The Sales Managers Index: India

The First Data on Economic Activity Levels in India - Every Month

Released: 29 April 2021

April SMI Shows Covid Impact on Indian Business

The impact of the Covid virus in India accelerated sharply in April. The green shoots of recovery visible only a month ago have withered under the surge in Covid related cases and deaths. 

The Sales Managers Survey Staffing Levels Index in particular showed a dramatic fall,  reflecting the chaotic management of virus control.  

Massive unemployment and the loss of output created by Covid in India will now not reverse overnight. The virus continues to rage everywhere although with each region impacted very differently.

However looking at available data in detail some surprising factors show up.

First, Indian deaths although monumental and horrific in absolute terms, show far less of a crisis in relative terms. Covid related weekly deaths in India have only just exceeded deaths at the pre-vaccination peak in the USA, despite the fact that the US population is less than a quarter the size of India's massive total. Total Covid deaths per million in India remain less than 20% of US and western Europe totals.

A variety of conclusions are possible from this apparently remarkable difference:

  • It may be that the rise of infection in India still has a long way to go - that things can get far worse before they get better.
  • It could be that deaths have been considerably underreported in India, but if this is the case (and its likely), the underreporting would have to be monumental to reflect the differences in death rates evident from the data.
  • Most survey data derives from the second and third weeks of April, before the greatest impact of the virus had become apparent, so certainly underreport the peak impact to date on economic activity in the last week of April.
  • Finally, the median age of the population in India (27) is far below that of most developed countries 38 in the US, 40 in the UK, and 47 in Italy which has reported one of the highest death rates. As Covid impacts on the old to a much greater extent than on the young, this alone almost certainly offers a partial explanation.

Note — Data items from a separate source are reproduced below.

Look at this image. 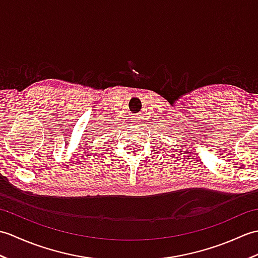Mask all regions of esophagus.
Here are the masks:
<instances>
[{
  "mask_svg": "<svg viewBox=\"0 0 258 258\" xmlns=\"http://www.w3.org/2000/svg\"><path fill=\"white\" fill-rule=\"evenodd\" d=\"M133 118H134V117H133ZM134 120H138V119H134ZM138 123H139V122H138Z\"/></svg>",
  "mask_w": 258,
  "mask_h": 258,
  "instance_id": "obj_1",
  "label": "esophagus"
}]
</instances>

Back to the survey data, it seems clear that economic activity in April as a whole did not fall off to the extent that could be expected from the alarming pictures of overwhelmed hospitals, and other manifestations of the misery caused by the virus. Travel and workplace trends generally have held up. Sales Managers virtually all reported negative manifestations arising from the impact of the virus, but few of crisis proportions. India is so large it is difficult to generalise but we believe that the combination of a very young population, a  large capacity to produce vaccines, and the probably lower-to-date death rates in India mean that although there is considerable scope for conditions to worsen in May, a total breakdown in economic activity is unlikely.

India's position as one of the three great global growth drivers over the past decade will certainly suffer this year, it's likely ban on vaccine exports may hurt other countries in the area, and the dangers of mutant versions of Covid remain, but overall we believe the impact of Covid on India's economy is not likely to be significantly worse that the impact that has already been seen on most European states.